Today I was reminiscing about all the activity, and how we've been on a "high" from one activity to the next, flitting and fleeting to and fro, and all of the fun therein. Yet at some point the activity just stops and life becomes quiet again.  Today I felt that low, commonly felt after a fun-filled experience, where you realize nothing exciting is coming for awhile, and you start to wonder "what now?" The peace, the stillness, is welcome, but it is also deafeningly silent after all the noise.

So we return to the norm - to life, to tasks, to dishes in the sink and laundry that needs to be folded, to kids that get cranky and meals that need to be prepared. 

And yet I realized that all of those fun moments, filled with family, friends, and laughter, of being together and making special memories, are just a taste of what is to come.  As I drove to the grocery market today to refill my empty refrigerator, I missed those people who became a part of my life these past few weeks. People I barely knew became close friends as we worked, sweated and united together to pull off an amazing event. 

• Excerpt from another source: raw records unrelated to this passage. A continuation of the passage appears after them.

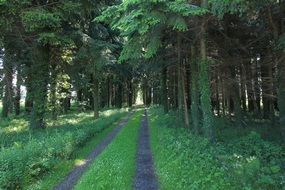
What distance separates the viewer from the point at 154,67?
26953 millimetres

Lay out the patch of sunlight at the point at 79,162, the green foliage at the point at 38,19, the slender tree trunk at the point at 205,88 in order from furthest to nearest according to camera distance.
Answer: the green foliage at the point at 38,19
the slender tree trunk at the point at 205,88
the patch of sunlight at the point at 79,162

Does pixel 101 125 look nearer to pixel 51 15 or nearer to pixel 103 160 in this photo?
pixel 51 15

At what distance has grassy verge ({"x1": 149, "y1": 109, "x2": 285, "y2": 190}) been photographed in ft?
28.9

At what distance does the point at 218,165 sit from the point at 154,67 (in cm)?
1660

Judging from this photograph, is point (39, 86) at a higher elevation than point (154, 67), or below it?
below

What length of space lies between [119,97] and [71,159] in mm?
44368

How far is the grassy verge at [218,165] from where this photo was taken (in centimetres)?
882

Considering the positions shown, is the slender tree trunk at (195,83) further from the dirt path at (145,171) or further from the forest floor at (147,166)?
the dirt path at (145,171)

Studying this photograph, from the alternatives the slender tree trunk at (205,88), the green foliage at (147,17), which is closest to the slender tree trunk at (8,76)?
the green foliage at (147,17)

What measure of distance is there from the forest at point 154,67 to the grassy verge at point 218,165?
4 cm

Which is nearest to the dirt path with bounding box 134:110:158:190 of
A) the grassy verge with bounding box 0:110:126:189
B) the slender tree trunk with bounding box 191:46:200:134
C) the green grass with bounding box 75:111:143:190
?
A: the green grass with bounding box 75:111:143:190

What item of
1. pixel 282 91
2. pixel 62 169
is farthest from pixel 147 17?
pixel 282 91

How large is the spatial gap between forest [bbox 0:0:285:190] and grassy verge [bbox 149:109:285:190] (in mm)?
42

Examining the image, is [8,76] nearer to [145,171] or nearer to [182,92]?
[182,92]
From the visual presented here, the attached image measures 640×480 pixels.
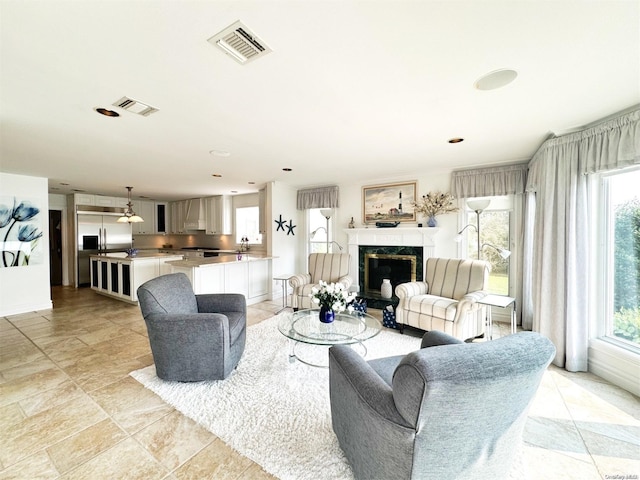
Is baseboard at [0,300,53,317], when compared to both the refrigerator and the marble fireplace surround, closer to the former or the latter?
the refrigerator

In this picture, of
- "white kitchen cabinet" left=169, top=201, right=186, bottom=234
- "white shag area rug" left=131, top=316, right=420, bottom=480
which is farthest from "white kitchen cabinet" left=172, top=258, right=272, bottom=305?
"white kitchen cabinet" left=169, top=201, right=186, bottom=234

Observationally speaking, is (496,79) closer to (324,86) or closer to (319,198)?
(324,86)

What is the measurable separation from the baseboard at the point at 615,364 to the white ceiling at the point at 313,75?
2.07 metres

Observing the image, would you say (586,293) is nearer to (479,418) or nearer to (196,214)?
(479,418)

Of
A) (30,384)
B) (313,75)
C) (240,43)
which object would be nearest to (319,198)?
(313,75)

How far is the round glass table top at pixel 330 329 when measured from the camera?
230cm

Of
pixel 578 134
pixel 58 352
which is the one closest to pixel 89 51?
pixel 58 352

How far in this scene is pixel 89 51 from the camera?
58.7 inches

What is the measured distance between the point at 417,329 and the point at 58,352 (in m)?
4.30

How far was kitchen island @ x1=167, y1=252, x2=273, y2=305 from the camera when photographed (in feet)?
14.1

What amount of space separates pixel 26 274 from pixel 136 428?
4.66 meters

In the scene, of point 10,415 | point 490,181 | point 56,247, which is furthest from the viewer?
point 56,247

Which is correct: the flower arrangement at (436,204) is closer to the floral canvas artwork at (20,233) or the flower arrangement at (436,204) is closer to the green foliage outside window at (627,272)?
A: the green foliage outside window at (627,272)

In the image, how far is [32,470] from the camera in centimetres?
149
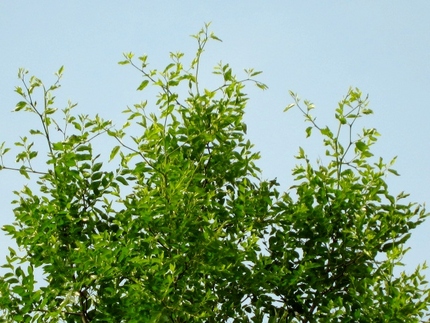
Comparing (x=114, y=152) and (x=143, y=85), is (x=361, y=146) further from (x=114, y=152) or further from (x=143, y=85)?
(x=114, y=152)

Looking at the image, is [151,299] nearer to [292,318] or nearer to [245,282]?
[245,282]

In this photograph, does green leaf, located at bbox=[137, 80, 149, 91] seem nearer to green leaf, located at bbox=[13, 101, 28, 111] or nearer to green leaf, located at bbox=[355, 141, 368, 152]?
green leaf, located at bbox=[13, 101, 28, 111]

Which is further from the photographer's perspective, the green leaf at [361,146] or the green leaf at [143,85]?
the green leaf at [361,146]

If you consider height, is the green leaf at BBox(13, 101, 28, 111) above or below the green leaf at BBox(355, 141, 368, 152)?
below

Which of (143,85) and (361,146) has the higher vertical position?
(361,146)

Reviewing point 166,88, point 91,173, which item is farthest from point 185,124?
point 91,173

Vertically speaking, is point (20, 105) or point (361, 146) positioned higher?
point (361, 146)

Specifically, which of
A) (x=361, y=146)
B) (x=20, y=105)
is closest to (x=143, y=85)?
(x=20, y=105)

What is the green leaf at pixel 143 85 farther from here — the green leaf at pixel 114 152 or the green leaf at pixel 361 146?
the green leaf at pixel 361 146

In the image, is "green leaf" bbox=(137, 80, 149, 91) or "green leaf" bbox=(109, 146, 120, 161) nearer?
"green leaf" bbox=(109, 146, 120, 161)

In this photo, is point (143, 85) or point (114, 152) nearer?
point (114, 152)

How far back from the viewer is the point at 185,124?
31.6 ft

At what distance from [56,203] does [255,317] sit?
287 centimetres

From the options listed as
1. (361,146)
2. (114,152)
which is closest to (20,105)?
(114,152)
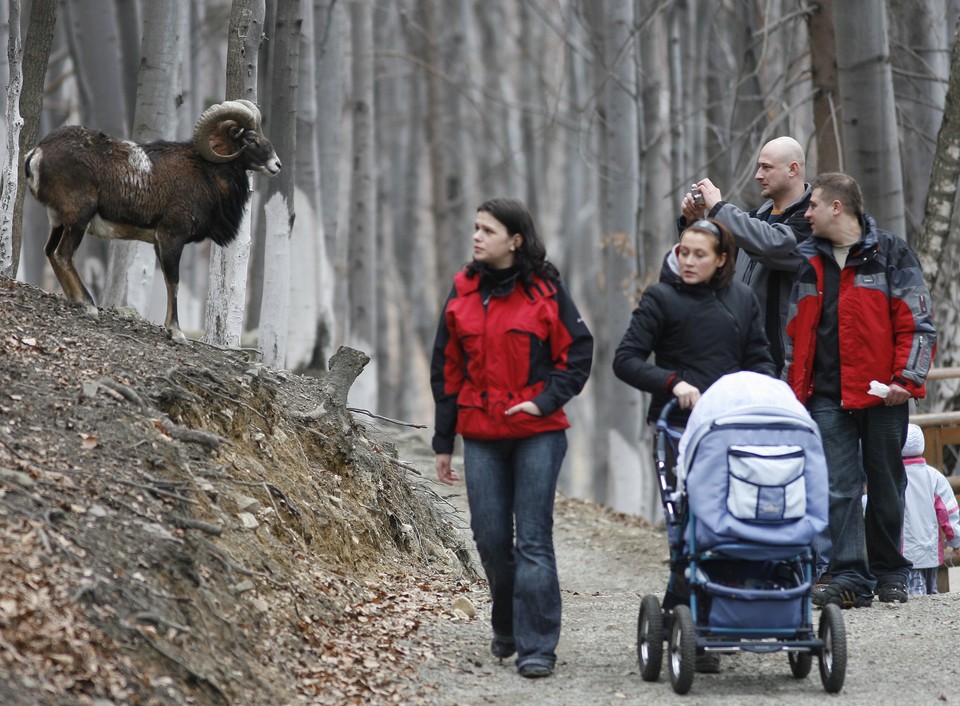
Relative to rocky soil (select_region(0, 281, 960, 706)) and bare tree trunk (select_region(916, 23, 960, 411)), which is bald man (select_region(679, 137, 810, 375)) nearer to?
rocky soil (select_region(0, 281, 960, 706))

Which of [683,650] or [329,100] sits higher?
[329,100]

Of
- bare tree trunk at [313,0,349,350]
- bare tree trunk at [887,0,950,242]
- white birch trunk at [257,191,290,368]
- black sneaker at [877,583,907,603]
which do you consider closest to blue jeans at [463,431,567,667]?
black sneaker at [877,583,907,603]

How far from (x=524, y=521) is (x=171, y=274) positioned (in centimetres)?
332

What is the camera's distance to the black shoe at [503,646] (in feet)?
20.7

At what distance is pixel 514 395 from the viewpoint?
5.96 meters

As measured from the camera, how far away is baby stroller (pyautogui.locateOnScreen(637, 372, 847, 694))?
218 inches

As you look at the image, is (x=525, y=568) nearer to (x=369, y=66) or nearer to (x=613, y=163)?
(x=613, y=163)

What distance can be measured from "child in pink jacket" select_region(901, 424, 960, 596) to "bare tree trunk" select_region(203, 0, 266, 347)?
16.2ft

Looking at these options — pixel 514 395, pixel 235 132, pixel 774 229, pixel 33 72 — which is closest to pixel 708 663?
pixel 514 395

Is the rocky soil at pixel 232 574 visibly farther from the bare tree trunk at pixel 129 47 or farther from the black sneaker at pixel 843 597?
the bare tree trunk at pixel 129 47

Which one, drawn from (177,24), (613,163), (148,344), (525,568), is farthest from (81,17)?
(525,568)

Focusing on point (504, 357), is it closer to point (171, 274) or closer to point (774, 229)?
point (774, 229)

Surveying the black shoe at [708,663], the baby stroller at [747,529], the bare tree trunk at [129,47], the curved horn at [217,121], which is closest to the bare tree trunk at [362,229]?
the bare tree trunk at [129,47]

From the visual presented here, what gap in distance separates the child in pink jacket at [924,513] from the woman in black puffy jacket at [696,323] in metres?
2.94
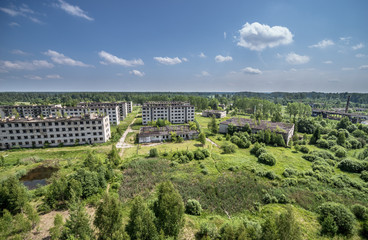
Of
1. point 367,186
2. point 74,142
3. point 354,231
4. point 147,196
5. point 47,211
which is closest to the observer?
point 354,231

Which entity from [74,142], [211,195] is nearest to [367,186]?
[211,195]

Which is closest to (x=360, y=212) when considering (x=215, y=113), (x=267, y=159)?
(x=267, y=159)

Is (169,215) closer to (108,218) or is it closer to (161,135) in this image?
(108,218)

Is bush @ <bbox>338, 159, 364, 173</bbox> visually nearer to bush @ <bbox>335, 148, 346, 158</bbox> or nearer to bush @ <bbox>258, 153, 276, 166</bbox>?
bush @ <bbox>335, 148, 346, 158</bbox>

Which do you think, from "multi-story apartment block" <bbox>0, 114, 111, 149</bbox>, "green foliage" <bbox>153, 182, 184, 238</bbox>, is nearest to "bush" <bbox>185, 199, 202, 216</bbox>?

A picture came to mind- about 15 minutes before my sister got married on Saturday, she shouted "Let's have a dance party!"  One girl got out her ipod and blasted fun music while all the girls jumped and giggled and danced for 10 minutes.  They "got all their sillies out" as the children's song says, and I stood back and took it all in.  Is this a taste of heaven, or what?






A bride, who had every good reason to be stressed out and in tears, broke out in dance with her best friends, because she realized that it was a day of joy.  I'm so proud of my sister! 

So what does this have to do with all the hustle and bustle of life, and going back to the everyday mundane?

It is moments like this that remind us while not every moment in life is worthy of dancing, hold onto those moments that are, because they are a small taste of what is to come.... This is not our home, remember?  All of these moments are glimpses of eternity with Him in heaven, rejoicing, dancing, praising, surrounded by those who love us.  If this is just a glimpse, imagine how great that day will be!

That alone should give us reason to push through the days of nothingness, because each of those hold special moments too.  Although we may not have a fun activity coming up for weeks, we have something even greater to look forward to.  All of these in-between moments of joy are just a glimpse of heaven.